From Fastnet Lighthouse to the Cloud: Dovetailing Resilience into Greener Data Centre Infrastructure

Containerisation has become a cornerstone of modern cloud infrastructure, offering efficiency, portability, and low overhead. However, its widespread adoption in cloud data centres raises concerns about energy consumption and environmental sustainability. While artificial intelligence (AI), and reinforcement learning (RL) in particular, has shown promise for optimising dynamic workloads, many existing solutions fail to consider the complexities of real-world deployments, where fault tolerance and continuous availability are crucial.

This research presents a novel lightweight AI-driven RL framework inspired by the dovetail toggle construction method used in the Fastnet Lighthouse, located off the coast of County Cork, between 1899 and 1903. The framework aims to enhance energy efficiency and ensure resilience in Kubernetes-based workflows in large-scale cloud data centres.

The Fastnet Lighthouse's interlocking granite blocks, secured through dovetail joints, provide structural integrity under extreme environmental pressure, enabling it to endure the Atlantic's harshest storms. This architectural technique is reinterpreted in the dovetail toggle migration pattern developed in this work, which interlocks node relationships through Kubernetes ReplicaSets, ensuring that workload scheduling and failure recovery are managed in an interconnected, energy-aware, and resilient manner. The pattern ensures that workloads are distributed in a way that anticipates instability and embeds resilience into the infrastructure, echoing the interdependent strength of dovetailed stonework.

The proposed approach dynamically adapts to fluctuating resource demands while maintaining high availability, using real-time energy telemetry to guide intelligent scheduling and scaling decisions. Each Kubernetes cluster functions independently, governed by a global RL agent. This agent coordinates optimal container placement and migration strategies based on the dovetailed architecture, and provides detailed recommendations for energy and CO2 savings in response to energy signals and resource imbalances.

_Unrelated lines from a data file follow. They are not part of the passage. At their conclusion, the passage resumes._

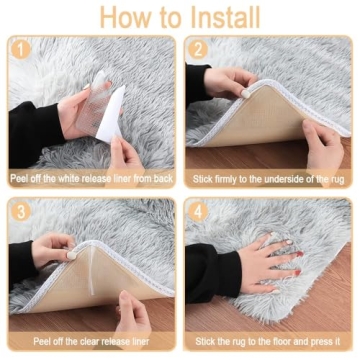 How to Install

1

Peel off the white release liner from back

2

Stick firmly to the underside of the rug

3

Peel off the clear release liner

4

Stick the rug to the floor and press it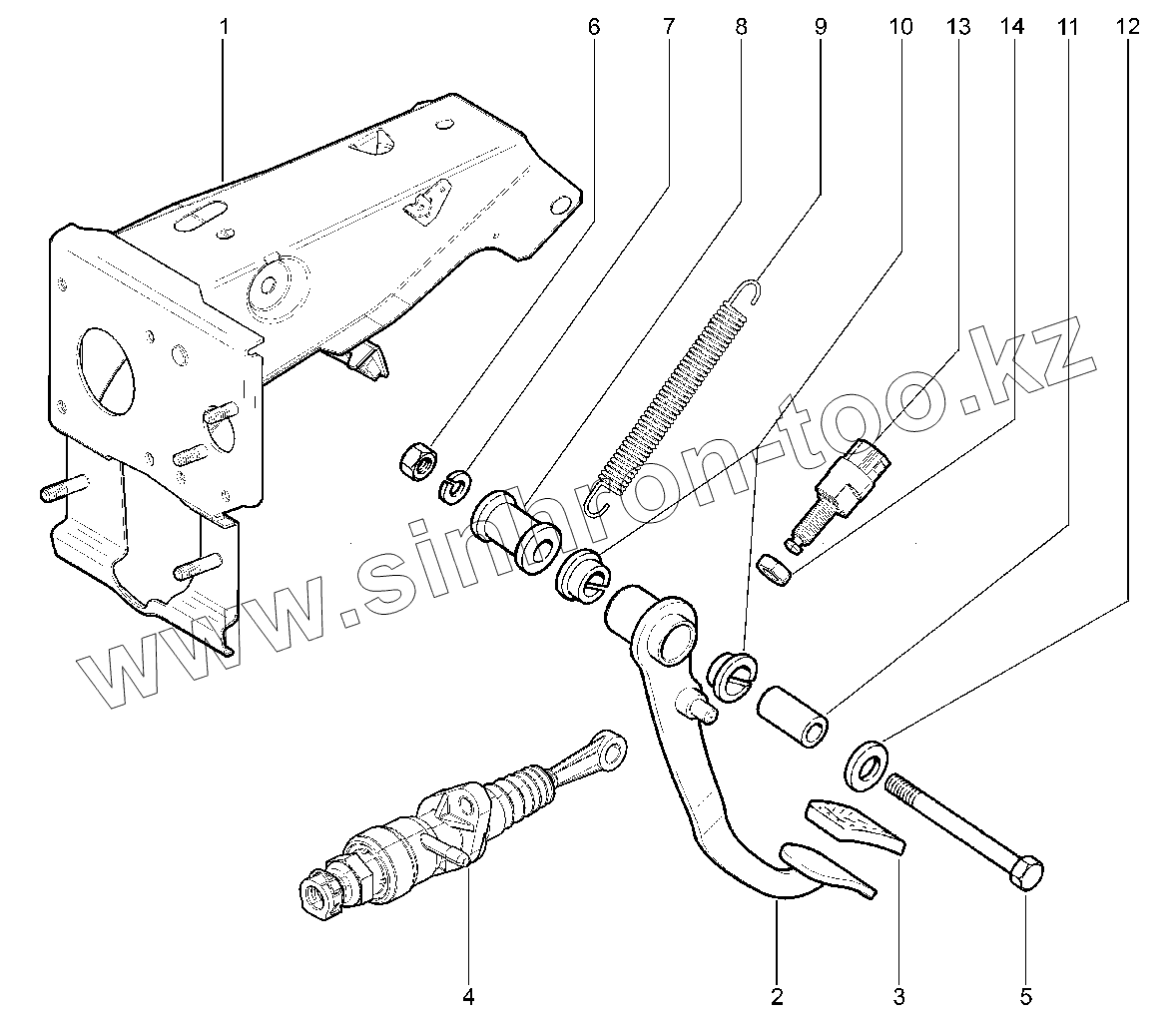 1
6
7
8
9
10
13
14
11
12
www.sinhron-too.kz
4
2
3
5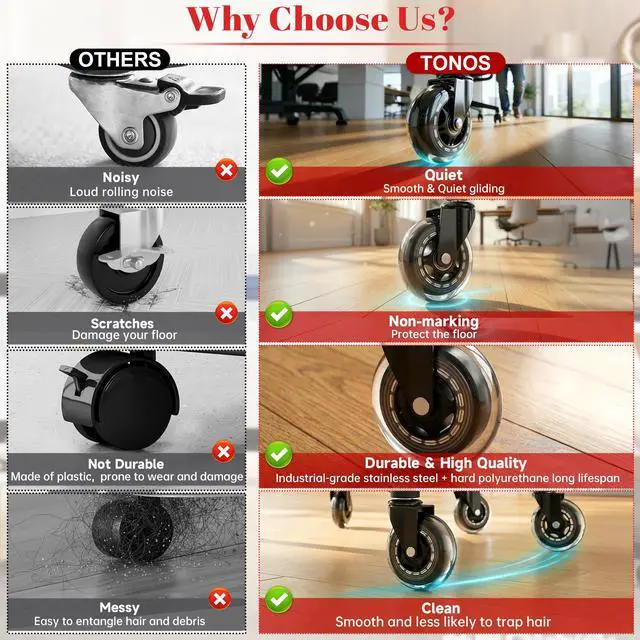 Why Choose Us?

OTHERS

Noisy
Loud rolling noise

Scratches
Damage your floor

Not Durable
Made of plastic, prone to wear and damage

Messy
Easy to entangle hair and debris

TONOS

Quiet
Smooth & Quiet gliding

Non-marking
Protect the floor

Durable & High Quality
Industrial-grade stainless steel + hard polyurethane long lifespan

Clean
Smooth and less likely to trap hair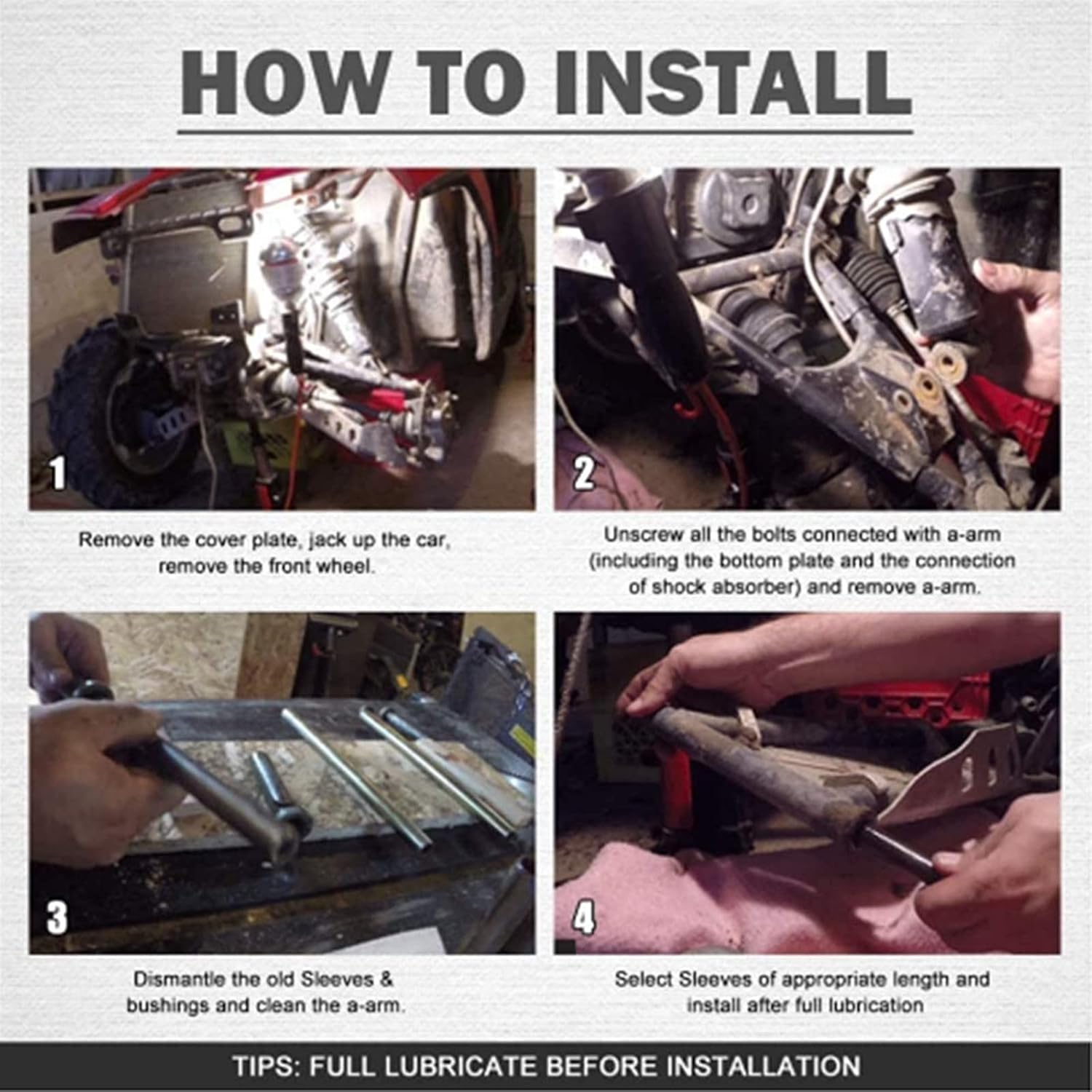 HOW TO INSTALL

1

Remove the cover plate, jack up the car, remove the front wheel.

2

Unscrew all the bolts connected with a-arm (including the bottom plate and the connection of shock absorber) and remove a-arm.

3

Dismantle the old Sleeves & bushings and clean the a-arm.

4

Select Sleeves of appropriate length and install after full lubrication

TIPS: FULL LUBRICATE BEFORE INSTALLATION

By reducing RL overhead and enabling self-healing behaviour, the framework supports sustainable, fault-tolerant container orchestration through the targeted shutdown of underutilised nodes into cold standby mode. Experimental evaluation shows significant improvements in energy efficiency, COâ‚‚ savings, and service continuity, with gains increasing at larger scales. These results outperform baseline Kubernetes scheduling, rule-based heuristics, and comparable state-of-the-art frameworks. While developed for container-based environments, the dovetail-inspired migration pattern and energy-aware placement strategy could also inform more efficient consolidation and standby approaches in traditional virtual machine infrastructures, offering a pathway towards greener, more resilient data centre operations.